## Exercise requirements
For the string "resident", count the lines in the records below that contain it. Answer with that number alone.

## Records provided
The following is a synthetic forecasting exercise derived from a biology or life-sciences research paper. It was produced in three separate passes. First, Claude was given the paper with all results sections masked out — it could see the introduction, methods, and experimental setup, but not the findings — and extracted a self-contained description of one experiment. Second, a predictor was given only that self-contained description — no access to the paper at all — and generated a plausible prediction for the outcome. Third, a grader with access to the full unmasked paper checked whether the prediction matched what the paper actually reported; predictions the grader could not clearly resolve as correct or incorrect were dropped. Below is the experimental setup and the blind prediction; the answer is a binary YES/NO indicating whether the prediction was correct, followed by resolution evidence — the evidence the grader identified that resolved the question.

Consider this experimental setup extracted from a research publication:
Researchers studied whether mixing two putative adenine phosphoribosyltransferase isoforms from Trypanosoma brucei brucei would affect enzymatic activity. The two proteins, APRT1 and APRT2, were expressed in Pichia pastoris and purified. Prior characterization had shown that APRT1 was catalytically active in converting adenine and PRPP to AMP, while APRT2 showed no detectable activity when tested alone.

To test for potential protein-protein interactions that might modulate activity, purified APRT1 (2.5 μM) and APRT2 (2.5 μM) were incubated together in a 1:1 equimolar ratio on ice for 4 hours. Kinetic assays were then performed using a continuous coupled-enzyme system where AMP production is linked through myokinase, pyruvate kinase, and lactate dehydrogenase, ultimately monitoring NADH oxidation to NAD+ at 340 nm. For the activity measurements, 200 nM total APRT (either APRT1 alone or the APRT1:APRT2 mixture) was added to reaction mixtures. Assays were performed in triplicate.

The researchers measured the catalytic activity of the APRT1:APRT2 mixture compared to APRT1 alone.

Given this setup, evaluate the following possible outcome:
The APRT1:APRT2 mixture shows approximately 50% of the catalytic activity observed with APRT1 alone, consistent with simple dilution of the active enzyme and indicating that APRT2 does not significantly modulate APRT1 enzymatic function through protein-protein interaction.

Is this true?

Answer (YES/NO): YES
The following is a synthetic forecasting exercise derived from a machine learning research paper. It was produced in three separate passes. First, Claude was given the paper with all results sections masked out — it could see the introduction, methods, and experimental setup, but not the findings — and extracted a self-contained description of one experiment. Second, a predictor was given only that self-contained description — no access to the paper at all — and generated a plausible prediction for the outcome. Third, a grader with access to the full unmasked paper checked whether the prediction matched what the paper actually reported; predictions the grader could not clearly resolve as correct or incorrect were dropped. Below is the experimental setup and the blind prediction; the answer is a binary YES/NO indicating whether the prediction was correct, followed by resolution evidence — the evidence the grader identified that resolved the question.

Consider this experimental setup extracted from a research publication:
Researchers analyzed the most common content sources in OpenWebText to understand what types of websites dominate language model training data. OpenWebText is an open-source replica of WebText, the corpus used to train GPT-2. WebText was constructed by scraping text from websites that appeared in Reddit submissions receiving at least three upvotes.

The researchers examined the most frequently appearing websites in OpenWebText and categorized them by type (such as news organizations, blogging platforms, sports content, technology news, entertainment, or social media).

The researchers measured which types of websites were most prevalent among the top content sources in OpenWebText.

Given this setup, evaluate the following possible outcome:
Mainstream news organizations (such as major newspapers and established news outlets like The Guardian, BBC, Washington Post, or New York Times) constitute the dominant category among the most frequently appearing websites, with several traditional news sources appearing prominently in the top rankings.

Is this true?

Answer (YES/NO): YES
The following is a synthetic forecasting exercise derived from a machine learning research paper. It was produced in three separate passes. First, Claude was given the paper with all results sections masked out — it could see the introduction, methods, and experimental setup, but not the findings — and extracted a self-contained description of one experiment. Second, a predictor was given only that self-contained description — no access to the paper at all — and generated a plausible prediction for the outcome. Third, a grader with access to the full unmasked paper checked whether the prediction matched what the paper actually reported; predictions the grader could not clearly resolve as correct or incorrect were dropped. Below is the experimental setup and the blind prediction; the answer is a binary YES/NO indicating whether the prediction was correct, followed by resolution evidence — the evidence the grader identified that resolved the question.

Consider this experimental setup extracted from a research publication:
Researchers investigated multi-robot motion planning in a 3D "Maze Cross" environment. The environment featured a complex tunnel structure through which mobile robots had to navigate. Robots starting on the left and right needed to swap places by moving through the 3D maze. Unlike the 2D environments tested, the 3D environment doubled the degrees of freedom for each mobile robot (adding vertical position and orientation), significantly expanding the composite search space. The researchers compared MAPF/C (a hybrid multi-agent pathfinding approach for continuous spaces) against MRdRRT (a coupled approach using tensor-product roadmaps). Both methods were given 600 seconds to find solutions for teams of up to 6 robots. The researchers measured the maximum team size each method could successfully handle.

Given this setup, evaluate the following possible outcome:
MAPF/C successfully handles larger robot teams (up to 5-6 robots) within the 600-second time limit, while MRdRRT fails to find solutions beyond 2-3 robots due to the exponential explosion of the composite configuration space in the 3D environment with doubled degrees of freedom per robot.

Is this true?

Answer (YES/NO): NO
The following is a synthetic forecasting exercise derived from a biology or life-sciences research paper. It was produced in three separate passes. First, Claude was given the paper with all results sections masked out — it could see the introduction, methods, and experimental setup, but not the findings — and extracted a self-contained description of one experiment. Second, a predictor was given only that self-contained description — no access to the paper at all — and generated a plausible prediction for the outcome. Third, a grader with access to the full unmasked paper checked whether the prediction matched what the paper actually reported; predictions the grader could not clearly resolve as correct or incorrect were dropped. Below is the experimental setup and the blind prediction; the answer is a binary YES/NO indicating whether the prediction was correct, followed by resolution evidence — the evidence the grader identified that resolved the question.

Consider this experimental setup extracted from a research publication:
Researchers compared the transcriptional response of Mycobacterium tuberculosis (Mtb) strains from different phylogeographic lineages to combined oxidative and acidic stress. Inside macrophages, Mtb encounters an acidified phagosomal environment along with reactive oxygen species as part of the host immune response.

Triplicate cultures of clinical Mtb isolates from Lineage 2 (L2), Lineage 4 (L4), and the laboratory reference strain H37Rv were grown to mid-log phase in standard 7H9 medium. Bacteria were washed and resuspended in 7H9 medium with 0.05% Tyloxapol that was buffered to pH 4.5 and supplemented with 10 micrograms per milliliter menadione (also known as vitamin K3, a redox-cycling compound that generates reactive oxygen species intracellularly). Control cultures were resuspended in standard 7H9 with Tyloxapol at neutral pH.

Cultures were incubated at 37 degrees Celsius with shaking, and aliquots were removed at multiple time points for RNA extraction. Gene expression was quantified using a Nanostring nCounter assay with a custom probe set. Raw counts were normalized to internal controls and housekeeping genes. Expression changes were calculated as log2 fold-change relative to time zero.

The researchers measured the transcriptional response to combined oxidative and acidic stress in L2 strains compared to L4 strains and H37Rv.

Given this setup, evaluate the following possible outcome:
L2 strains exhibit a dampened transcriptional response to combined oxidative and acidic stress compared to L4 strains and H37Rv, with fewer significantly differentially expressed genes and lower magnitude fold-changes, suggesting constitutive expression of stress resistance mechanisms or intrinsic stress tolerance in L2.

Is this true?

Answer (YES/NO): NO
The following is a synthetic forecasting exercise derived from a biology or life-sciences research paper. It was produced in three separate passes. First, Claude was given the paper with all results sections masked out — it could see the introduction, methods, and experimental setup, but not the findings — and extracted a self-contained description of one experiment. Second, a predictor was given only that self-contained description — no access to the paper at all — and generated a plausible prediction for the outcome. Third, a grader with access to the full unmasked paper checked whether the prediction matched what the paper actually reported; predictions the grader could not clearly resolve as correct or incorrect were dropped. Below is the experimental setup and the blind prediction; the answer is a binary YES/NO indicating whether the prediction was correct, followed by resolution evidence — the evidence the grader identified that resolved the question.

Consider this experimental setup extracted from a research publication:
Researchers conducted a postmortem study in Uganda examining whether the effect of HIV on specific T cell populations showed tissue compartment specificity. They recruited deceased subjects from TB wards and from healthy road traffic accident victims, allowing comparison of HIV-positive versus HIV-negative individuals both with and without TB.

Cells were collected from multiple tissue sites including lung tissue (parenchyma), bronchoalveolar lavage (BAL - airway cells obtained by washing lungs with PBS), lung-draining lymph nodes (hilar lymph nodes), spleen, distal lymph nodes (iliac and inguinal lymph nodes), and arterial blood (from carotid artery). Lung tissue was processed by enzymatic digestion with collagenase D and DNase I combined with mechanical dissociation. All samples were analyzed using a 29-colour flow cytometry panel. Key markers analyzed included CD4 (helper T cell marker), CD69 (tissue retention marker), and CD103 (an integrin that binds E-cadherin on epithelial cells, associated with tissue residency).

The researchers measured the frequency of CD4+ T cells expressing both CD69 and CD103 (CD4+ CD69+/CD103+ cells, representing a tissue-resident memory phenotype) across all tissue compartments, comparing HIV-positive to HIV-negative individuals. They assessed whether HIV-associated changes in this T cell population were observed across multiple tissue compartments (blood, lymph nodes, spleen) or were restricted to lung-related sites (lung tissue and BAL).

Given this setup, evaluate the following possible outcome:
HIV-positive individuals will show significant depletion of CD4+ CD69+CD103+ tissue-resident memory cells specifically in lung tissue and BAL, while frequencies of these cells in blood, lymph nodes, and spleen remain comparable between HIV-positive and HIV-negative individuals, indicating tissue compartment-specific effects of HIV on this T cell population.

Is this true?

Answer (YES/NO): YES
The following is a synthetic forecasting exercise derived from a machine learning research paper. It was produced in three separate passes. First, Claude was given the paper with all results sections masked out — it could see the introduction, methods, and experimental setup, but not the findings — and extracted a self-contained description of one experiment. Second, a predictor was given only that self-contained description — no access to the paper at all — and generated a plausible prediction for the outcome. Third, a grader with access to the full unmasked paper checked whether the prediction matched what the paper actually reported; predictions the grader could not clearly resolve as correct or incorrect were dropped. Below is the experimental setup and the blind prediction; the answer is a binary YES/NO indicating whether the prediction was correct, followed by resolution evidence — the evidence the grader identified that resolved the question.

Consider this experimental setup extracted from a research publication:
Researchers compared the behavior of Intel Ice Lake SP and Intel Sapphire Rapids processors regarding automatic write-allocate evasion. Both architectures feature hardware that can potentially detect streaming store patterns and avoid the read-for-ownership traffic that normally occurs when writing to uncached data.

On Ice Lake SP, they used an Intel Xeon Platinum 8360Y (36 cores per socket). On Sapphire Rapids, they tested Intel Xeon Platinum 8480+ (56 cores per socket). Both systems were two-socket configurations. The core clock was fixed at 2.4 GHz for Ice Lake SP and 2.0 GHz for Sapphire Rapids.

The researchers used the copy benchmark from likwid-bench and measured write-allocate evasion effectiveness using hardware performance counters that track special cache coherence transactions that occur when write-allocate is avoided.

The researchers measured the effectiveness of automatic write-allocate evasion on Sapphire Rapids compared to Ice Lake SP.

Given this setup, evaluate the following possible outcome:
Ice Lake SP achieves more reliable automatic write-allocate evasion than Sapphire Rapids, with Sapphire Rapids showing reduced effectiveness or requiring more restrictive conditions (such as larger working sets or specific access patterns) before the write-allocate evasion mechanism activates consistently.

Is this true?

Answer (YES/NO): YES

## Exercise response
2